Standard deviation
the standard deviation is in the stochastics a measure for the dispersion of the values of a variate around its average value. It is for a variate <math> X< /math> defined as the positive square root from their variance and becomes as <math> \ sigma_X< /math> noted. <math> \ sigma_x= \ {\ operator name sqrt {Var} (X)}</math>. The variance of a variate is the centered moment of second order of the associated distribution, the expectancy value the first moment.
An observation row is appropriate <math> (x_1, x_2, \ dots, x_N)< for /math> the length <math> N< /math> forwards, then empirical average value and empirical standard deviation are thosetwo most important yardsticks in the statistics for the description of the characteristics of the observation row.
The standard deviation is called also middle error or RMS error (from English. root mean square).

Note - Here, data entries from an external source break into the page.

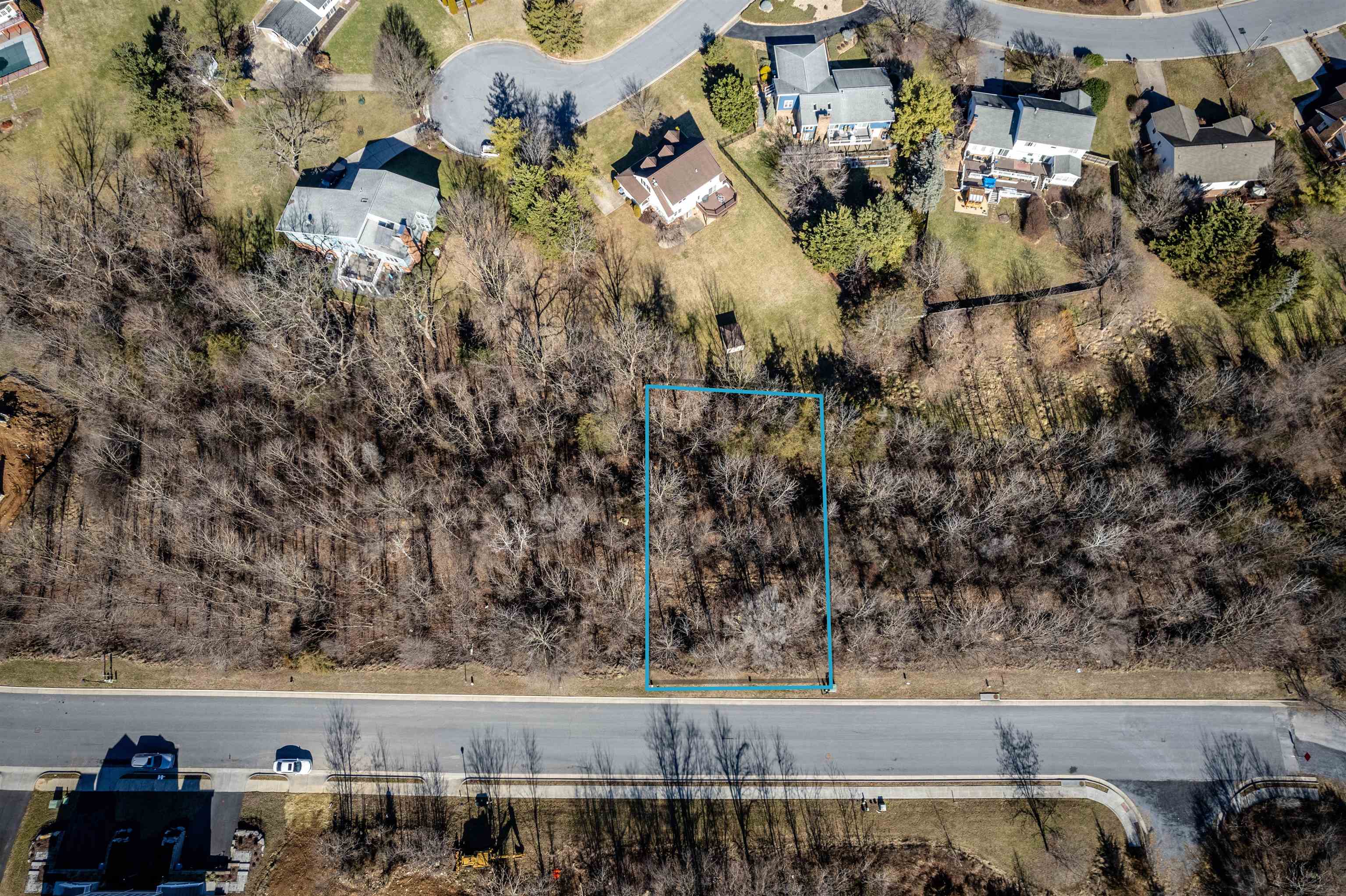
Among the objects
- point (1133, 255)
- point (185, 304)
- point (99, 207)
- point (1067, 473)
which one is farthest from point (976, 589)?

As abbreviation one finds apart from <math> \ sigma< /math> in applications often also s, m.F. or English rms. In the applied statistics one finds frequently the short way of writing of the kind „to Ø 21 ± 4 “, which is to be read as „average value 21 and standard deviation 4 “.
An example (with range)
middle age (for example in a dance school) = (17.5 ± 1.2) years.
Both values together result in the middle range, MW ± s = 16.3 to 18.7 years.
It applies in case of normaldistributed quantities (see bath tub curve) with a probability of approx. 68% (that one of 2σ with approx. 95 %). Therefore above range suggests that
- 16% are younger the dance pupil than 16.3 years (and 2 - 3% under 15.1 years) and
- 16% than 18.7 years (and 2 - 3% over 19.9 years) are older.
This example has however hardly normal distribution, because there is probably of the class participants more as 2.5% older than 20 years.
- Rules of thumb for practiceare: One calls values outside of the two to three-way standard deviation outliers. Outliers can be a reference to gross errors of the data acquisition. It can be appropriate for the data in addition, a strongly inclined distribution to reason. On the other hand must approx. each 20steAre appropriate for measured value outside of the double standard deviation.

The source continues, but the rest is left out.